In my last post, I talked about embarking on a fitness goal. Like many people, this is a goal toward which I've worked multiple times...and fell off the wagon multiple times. When I made my post, I was still putting together my full strategy to give myself the highest possible chance of success. I started by sitting down and getting an overall picture of my health, including where I am now with my weight, where I want to be in the end, and where I want to be in the relatively near future.
I'm not gonna lie, I'm morbidly obese. The number of ways in which this negatively affects my life and happiness FAR outweigh any and all excuses for not losing that weight. In my case, the silver lining is that many of my other health metrics (like blood pressure, cholesterol, heart health, physical stamina, strength) are healthy. This puts me at an advantage for weight loss efforts because I can do most exercise without endangering myself, and I can choose the healthier foods I eat and don't have to take on a special diet (read: Atkins, South Beach, Zone, Primal, etc.) if I don't want to. Additionally, I found a gym with cheap membership rates right around the corner from where I live (and I admit I've been a member since July of last year [and yes, I have gone many times]). On top of all that I've lost weight before, so I'm no stranger to it, I have a clue how it works and can roughly do good nutrition.
So I have a lot stacked in my favor...and yet there have been a lot of obstacles to deal with. This has included the usual suspects like willpower, distractions, time management, and maybe others. Many of these are under individual control, but life itself seems to love throwing curveballs at you when you are trying to make a positive change (even if you aren't crossed). But out of all the possible distractions and sources of "sabotage" in weight loss efforts, there is one I expected the least: friends and family.
See, I'm one of those fat guys who grew up with everyone and their sister telling him that he's not fat (I've literally been told the Southpark line "You're not fat, you're just big-boned"), that he's just a "big guy", that he's not "meant" to be "thin" or, even worse, that he would look weird if he lost weight. Enabling behavior and words from well-meaning people have been far more of an obstacle than I ever imagined it would be. If the voices of any enablers are internalized, combined with a person's own struggle with their own willpower, those other voices can be devastating. By no means am I blaming others for my failure to lose weight; honestly, I carry that burden myself!
But if you're like me, these things can join in the giant cacophony of things that get in your way.
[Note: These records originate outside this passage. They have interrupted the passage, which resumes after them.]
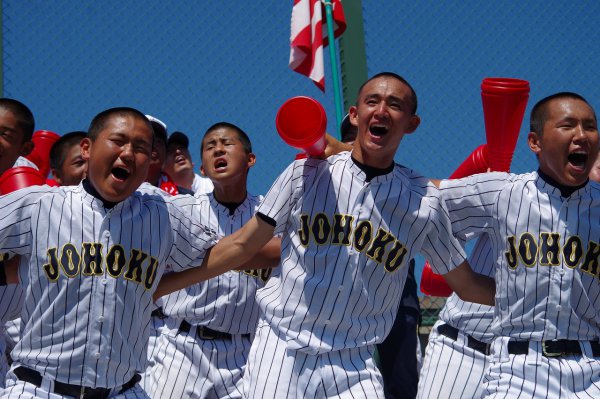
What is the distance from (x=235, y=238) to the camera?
3.90 metres

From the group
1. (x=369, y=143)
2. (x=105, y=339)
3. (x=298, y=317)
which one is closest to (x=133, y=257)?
(x=105, y=339)

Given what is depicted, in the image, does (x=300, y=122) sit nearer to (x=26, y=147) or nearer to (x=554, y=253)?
(x=554, y=253)

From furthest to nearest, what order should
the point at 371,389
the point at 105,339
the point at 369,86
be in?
1. the point at 369,86
2. the point at 371,389
3. the point at 105,339

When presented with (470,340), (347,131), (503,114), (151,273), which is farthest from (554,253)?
(347,131)

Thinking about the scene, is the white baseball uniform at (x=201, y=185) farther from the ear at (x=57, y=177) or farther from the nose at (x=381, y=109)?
the nose at (x=381, y=109)

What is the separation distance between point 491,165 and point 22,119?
7.93 feet

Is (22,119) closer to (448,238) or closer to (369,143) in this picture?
(369,143)

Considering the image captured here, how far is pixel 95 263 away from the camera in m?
3.50

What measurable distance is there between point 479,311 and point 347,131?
1.74 metres

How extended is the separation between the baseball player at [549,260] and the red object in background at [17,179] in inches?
81.0

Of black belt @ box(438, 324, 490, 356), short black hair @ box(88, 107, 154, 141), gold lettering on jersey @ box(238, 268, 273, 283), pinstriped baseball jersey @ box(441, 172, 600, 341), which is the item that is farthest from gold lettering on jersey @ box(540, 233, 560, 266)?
gold lettering on jersey @ box(238, 268, 273, 283)

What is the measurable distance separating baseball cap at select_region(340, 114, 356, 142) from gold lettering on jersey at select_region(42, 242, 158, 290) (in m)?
2.53

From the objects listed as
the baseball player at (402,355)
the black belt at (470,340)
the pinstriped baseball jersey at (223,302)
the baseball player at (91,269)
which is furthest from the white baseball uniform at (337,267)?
the baseball player at (402,355)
At the very least, they don't help with preventing excuses. And let's face it: when pursuing a major goal that changes your life...sometimes, having a good support base can make a huge difference! And I should clarify: what I mean by 'support' can be as simple as not voicing discouragement. Given the nature of my in-person social circles (mentioned in my last post), it's been a struggle getting some folks to give me that support (or lack of discouragement).
So in light of all that, I decided to begin the magical side of my weight loss efforts with a Road Opening spell, which will be detailed in my next post!
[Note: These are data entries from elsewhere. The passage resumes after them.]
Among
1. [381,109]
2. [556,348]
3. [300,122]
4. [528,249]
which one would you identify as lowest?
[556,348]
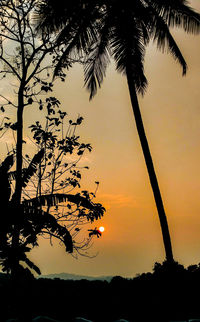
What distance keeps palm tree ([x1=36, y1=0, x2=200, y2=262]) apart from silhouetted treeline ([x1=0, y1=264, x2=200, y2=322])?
13.5 ft

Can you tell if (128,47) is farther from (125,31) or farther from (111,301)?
(111,301)

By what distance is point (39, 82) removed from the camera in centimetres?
1507

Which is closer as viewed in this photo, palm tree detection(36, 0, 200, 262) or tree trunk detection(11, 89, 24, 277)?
tree trunk detection(11, 89, 24, 277)

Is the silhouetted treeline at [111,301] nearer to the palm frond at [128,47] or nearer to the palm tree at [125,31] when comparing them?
the palm tree at [125,31]

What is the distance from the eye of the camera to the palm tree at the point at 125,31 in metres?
13.2

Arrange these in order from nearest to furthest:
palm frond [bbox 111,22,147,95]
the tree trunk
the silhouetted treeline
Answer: the silhouetted treeline
the tree trunk
palm frond [bbox 111,22,147,95]

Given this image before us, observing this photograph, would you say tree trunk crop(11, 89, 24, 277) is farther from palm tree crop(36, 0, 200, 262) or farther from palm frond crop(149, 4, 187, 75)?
palm frond crop(149, 4, 187, 75)

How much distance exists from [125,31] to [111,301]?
28.4 ft

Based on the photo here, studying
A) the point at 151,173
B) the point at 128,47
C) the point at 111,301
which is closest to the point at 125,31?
the point at 128,47

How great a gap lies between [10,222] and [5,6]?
350 inches

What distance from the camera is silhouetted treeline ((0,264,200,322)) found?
786 centimetres

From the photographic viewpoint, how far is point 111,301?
26.1ft

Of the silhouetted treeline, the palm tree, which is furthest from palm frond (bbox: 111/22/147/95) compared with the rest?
the silhouetted treeline

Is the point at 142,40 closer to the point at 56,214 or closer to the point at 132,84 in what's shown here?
the point at 132,84
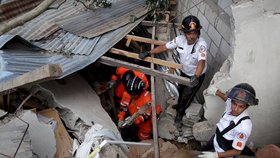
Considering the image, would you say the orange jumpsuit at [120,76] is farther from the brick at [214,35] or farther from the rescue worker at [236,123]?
the rescue worker at [236,123]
NOTE: Admittedly, this is a highly sensitive topic. In fact, I was in a Facebook group where me and another guy got into a pretty nasty exchange after I ranted about the influence of friends and family in relation to this. He actually blocked me because of that exchange. I've come to understand his POV on it, so I would like to say: by no means do I blame my friends and family for my failure to lose weight. In the end, that is on me and I take responsibility for it. I do have my own take on the usual statement spoken to help one feel better, and I have my criticisms of such things. But in the end, it's a path I alone must walk. Supports are like people on the sidelines cheering you on, but nothing more.